Praise the process, not the result (318:365)



I had the opportunity to lead a conversation on Growth and Fixed Mindsets based off the work of Carol Dweck at Parent Camp. The parents who participated in the session were very interested in this concept and how it relates to their children. The conversation began with a few general questions to consider:

Are we born smart or stupid?
Is intelligence fixed from birth?
Do we have ‘built-in’ talents as a baby?
Or… do talents, abilities and intelligence itself grow from experience?



We then reviewed the concept of Fixed vs. Growth mindset and how that plays out at home and at school. I showed this clip from the Khan Academy that really helped to drive the conversation:


I shared a few stories from my tenure as Middle School Guidance Counselor. For instance, I used to deal with a lot of students who were Gifted and Talented in Elementary School yet they struggled in Middle School. As I was sharing the stories, I looked at one of the parents and I could tell she was having an “Aha!” moment. Afterwards a few parents continued the conversation and I asked the women about her epiphany. She told me I was describing her son who is in Gifted and Talented and doesn’t really try that hard. When faced with challenges (in this case it was reading and homework) he always wants to give up. According to her, it appears as though her child already has a fixed mindset because of how easy math is for him. I suggested to start praising his process, not the end product.

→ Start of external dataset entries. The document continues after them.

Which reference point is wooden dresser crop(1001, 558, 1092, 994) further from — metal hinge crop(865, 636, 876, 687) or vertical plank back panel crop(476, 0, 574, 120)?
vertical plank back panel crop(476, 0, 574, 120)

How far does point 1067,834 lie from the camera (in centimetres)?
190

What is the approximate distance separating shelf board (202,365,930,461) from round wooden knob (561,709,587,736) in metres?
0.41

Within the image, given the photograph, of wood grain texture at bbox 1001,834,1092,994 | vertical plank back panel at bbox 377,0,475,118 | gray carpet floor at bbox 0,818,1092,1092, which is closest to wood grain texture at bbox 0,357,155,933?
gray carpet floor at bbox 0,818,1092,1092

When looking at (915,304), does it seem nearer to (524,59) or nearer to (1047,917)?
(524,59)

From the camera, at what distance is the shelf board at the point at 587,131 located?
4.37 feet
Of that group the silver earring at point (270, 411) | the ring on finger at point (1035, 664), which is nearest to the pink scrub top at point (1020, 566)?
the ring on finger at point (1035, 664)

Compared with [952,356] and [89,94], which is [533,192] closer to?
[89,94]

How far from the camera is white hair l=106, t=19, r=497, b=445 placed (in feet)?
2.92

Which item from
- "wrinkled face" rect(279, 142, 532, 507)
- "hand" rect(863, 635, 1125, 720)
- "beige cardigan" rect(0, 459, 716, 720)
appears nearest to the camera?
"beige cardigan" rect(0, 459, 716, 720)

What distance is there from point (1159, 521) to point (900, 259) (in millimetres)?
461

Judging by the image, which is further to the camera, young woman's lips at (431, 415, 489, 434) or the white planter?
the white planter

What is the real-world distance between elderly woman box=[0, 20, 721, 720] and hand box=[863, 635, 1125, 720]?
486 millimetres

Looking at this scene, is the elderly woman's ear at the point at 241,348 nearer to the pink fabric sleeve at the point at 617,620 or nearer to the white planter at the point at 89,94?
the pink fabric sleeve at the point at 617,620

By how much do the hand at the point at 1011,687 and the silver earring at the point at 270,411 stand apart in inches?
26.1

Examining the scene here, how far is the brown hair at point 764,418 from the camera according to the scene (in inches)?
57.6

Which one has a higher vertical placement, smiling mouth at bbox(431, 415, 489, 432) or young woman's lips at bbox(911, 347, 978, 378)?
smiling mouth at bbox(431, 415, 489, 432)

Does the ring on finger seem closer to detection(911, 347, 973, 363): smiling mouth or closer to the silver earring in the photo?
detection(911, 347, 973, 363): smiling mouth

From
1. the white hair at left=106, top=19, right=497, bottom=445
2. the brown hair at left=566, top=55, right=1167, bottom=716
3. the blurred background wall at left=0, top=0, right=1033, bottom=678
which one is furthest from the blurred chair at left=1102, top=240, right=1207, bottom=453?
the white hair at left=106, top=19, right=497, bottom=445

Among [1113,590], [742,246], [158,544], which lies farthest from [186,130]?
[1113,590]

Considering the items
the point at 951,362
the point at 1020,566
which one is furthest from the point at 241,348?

So how does this play out in school? What the research from Carol Dweck shows is that we have to praise the process not the product. For instance, if a student gets a 100 on a test, as a parent or teacher you would want to say,”You must have worked really hard for that or you are putting in a lot of effort” as opposed to saying, “You are so smart!” If you praise the process, you will be creating a life-long learner, and someone who value growth.


How are you going to change the conversation?


2 thoughts on “Praise the process, not the result (318:365)

  1. Great job starting this convo yesterday, Spike! One of my big issues with grades…they don’t tell you anything about the process/effort to get there. With my kids, I am far more proud of them for the B they worked their butt off to get, than the A they did nothing for – yet often and many schools and teachers reward/praise for the grade. During our Beyond the Bake Sale book chat at school a few years ago, I remember the one mom telling me how she disliked the teacher writing “great job” on her daughters test when she got a B+ because her daughter did nothing to prepare. I am right there with her.

    I am looking forward to continuing this conversation at our school.